● **SOURCE DOCUMENT**:
[tahoe-lafs-trac-stream] [tahoe-lafs] #1835: stop grovelling the whole storage backend looking for externally-added shares to add a lease to
tahoe-lafs
trac at tahoe-lafs.org
Fri Feb 28 13:38:56 UTC 2014
#1835: stop grovelling the whole storage backend looking for externally-added
shares to add a lease to
-------------------------+-------------------------------------------------
Reporter: zooko | Owner:
Type: | Status: new
enhancement | Milestone: undecided
Priority: normal | Version: 1.9.2
Component: code- | Keywords: leases garbage-collection
storage | accounting
Resolution: |
Launchpad Bug: |
-------------------------+-------------------------------------------------
Old description:
> Currently, storage server operators can manually add share files into the
> storage backend, such as with "mv" or "rsync" or what have you, and a
> crawler will eventually discover that share and add a lease to it.
>
> I propose that we stop supporting this method of installing shares. If we
> stop supporting this, that would leave three options for if you want to
> add a share to a server:
>
> 1. Send it through the front door — use a tool that speaks the LAFS
> protocol, connects to the storage server over a network socket, and
> delivers the share. This will make the server write the share out to
> persistent storage, and also update the leasedb to reflect the share's
> existence, so that the share can get garbage-collected when appropriate.

● **EXERCISE BRIEF**: Reproduce the Tahoe-LAFS ticket on share leases in full, word for word. The material that comes next is from a separate, unrelated source.

● **EXTRACTED DATA**:
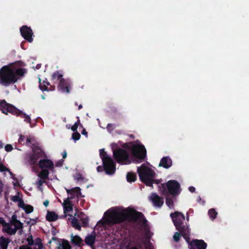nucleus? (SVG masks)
<instances>
[{
	"mask_svg": "<svg viewBox=\"0 0 249 249\" xmlns=\"http://www.w3.org/2000/svg\"><path fill=\"white\" fill-rule=\"evenodd\" d=\"M147 158V151L139 140L125 142V164L140 163Z\"/></svg>",
	"mask_w": 249,
	"mask_h": 249,
	"instance_id": "obj_1",
	"label": "nucleus"
},
{
	"mask_svg": "<svg viewBox=\"0 0 249 249\" xmlns=\"http://www.w3.org/2000/svg\"><path fill=\"white\" fill-rule=\"evenodd\" d=\"M124 209L123 207H113L107 210L104 214L102 218L98 221L95 228H106L119 223L124 220Z\"/></svg>",
	"mask_w": 249,
	"mask_h": 249,
	"instance_id": "obj_2",
	"label": "nucleus"
},
{
	"mask_svg": "<svg viewBox=\"0 0 249 249\" xmlns=\"http://www.w3.org/2000/svg\"><path fill=\"white\" fill-rule=\"evenodd\" d=\"M125 221L136 224V229L138 232L142 230H144L146 236L147 238L150 239V236L149 235L150 229L148 221L142 212L137 211L130 207L125 208Z\"/></svg>",
	"mask_w": 249,
	"mask_h": 249,
	"instance_id": "obj_3",
	"label": "nucleus"
},
{
	"mask_svg": "<svg viewBox=\"0 0 249 249\" xmlns=\"http://www.w3.org/2000/svg\"><path fill=\"white\" fill-rule=\"evenodd\" d=\"M25 73L22 69H17L13 64L4 66L0 69V84L7 86L14 83Z\"/></svg>",
	"mask_w": 249,
	"mask_h": 249,
	"instance_id": "obj_4",
	"label": "nucleus"
},
{
	"mask_svg": "<svg viewBox=\"0 0 249 249\" xmlns=\"http://www.w3.org/2000/svg\"><path fill=\"white\" fill-rule=\"evenodd\" d=\"M176 229L179 232H176L173 235L174 240L178 242L180 239V235L186 240L189 239L190 231L188 226L184 224L185 216L181 213L175 212L170 214Z\"/></svg>",
	"mask_w": 249,
	"mask_h": 249,
	"instance_id": "obj_5",
	"label": "nucleus"
},
{
	"mask_svg": "<svg viewBox=\"0 0 249 249\" xmlns=\"http://www.w3.org/2000/svg\"><path fill=\"white\" fill-rule=\"evenodd\" d=\"M159 189L162 195H172L173 197L178 196L180 193V185L176 180H170L166 183H161L159 186Z\"/></svg>",
	"mask_w": 249,
	"mask_h": 249,
	"instance_id": "obj_6",
	"label": "nucleus"
},
{
	"mask_svg": "<svg viewBox=\"0 0 249 249\" xmlns=\"http://www.w3.org/2000/svg\"><path fill=\"white\" fill-rule=\"evenodd\" d=\"M137 173L142 182L147 186H152V178H155L156 175L152 169L142 164L137 167Z\"/></svg>",
	"mask_w": 249,
	"mask_h": 249,
	"instance_id": "obj_7",
	"label": "nucleus"
},
{
	"mask_svg": "<svg viewBox=\"0 0 249 249\" xmlns=\"http://www.w3.org/2000/svg\"><path fill=\"white\" fill-rule=\"evenodd\" d=\"M74 210L75 213L74 215H72L71 217H69L68 219L69 220H71L73 227L80 230L81 226L79 221H81L83 226H86L88 223V218L83 212H79L76 208H75Z\"/></svg>",
	"mask_w": 249,
	"mask_h": 249,
	"instance_id": "obj_8",
	"label": "nucleus"
},
{
	"mask_svg": "<svg viewBox=\"0 0 249 249\" xmlns=\"http://www.w3.org/2000/svg\"><path fill=\"white\" fill-rule=\"evenodd\" d=\"M100 156L102 160L104 167L107 174H112L115 170L114 163L111 158L104 151V149L100 150Z\"/></svg>",
	"mask_w": 249,
	"mask_h": 249,
	"instance_id": "obj_9",
	"label": "nucleus"
},
{
	"mask_svg": "<svg viewBox=\"0 0 249 249\" xmlns=\"http://www.w3.org/2000/svg\"><path fill=\"white\" fill-rule=\"evenodd\" d=\"M0 107L2 108L1 109L2 112L5 114H7L8 112H11L14 114L20 116L22 118H24V120L25 121L29 122L30 121V117L29 116L21 112L15 107L6 103L4 101H2L0 102Z\"/></svg>",
	"mask_w": 249,
	"mask_h": 249,
	"instance_id": "obj_10",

● **TASK RESPONSE**:
[tahoe-lafs-trac-stream] [tahoe-lafs] #1835: stop grovelling the whole storage backend looking for externally-added shares to add a lease to
tahoe-lafs
trac at tahoe-lafs.org
Fri Feb 28 13:38:56 UTC 2014
#1835: stop grovelling the whole storage backend looking for externally-added
shares to add a lease to
-------------------------+-------------------------------------------------
Reporter: zooko | Owner:
Type: | Status: new
enhancement | Milestone: undecided
Priority: normal | Version: 1.9.2
Component: code- | Keywords: leases garbage-collection
storage | accounting
Resolution: |
Launchpad Bug: |
-------------------------+-------------------------------------------------
Old description:
> Currently, storage server operators can manually add share files into the
> storage backend, such as with "mv" or "rsync" or what have you, and a
> crawler will eventually discover that share and add a lease to it.
>
> I propose that we stop supporting this method of installing shares. If we
> stop supporting this, that would leave three options for if you want to
> add a share to a server:
>
> 1. Send it through the front door — use a tool that speaks the LAFS
> protocol, connects to the storage server over a network socket, and
> delivers the share. This will make the server write the share out to
> persistent storage, and also update the leasedb to reflect the share's
> existence, so that the share can get garbage-collected when appropriate.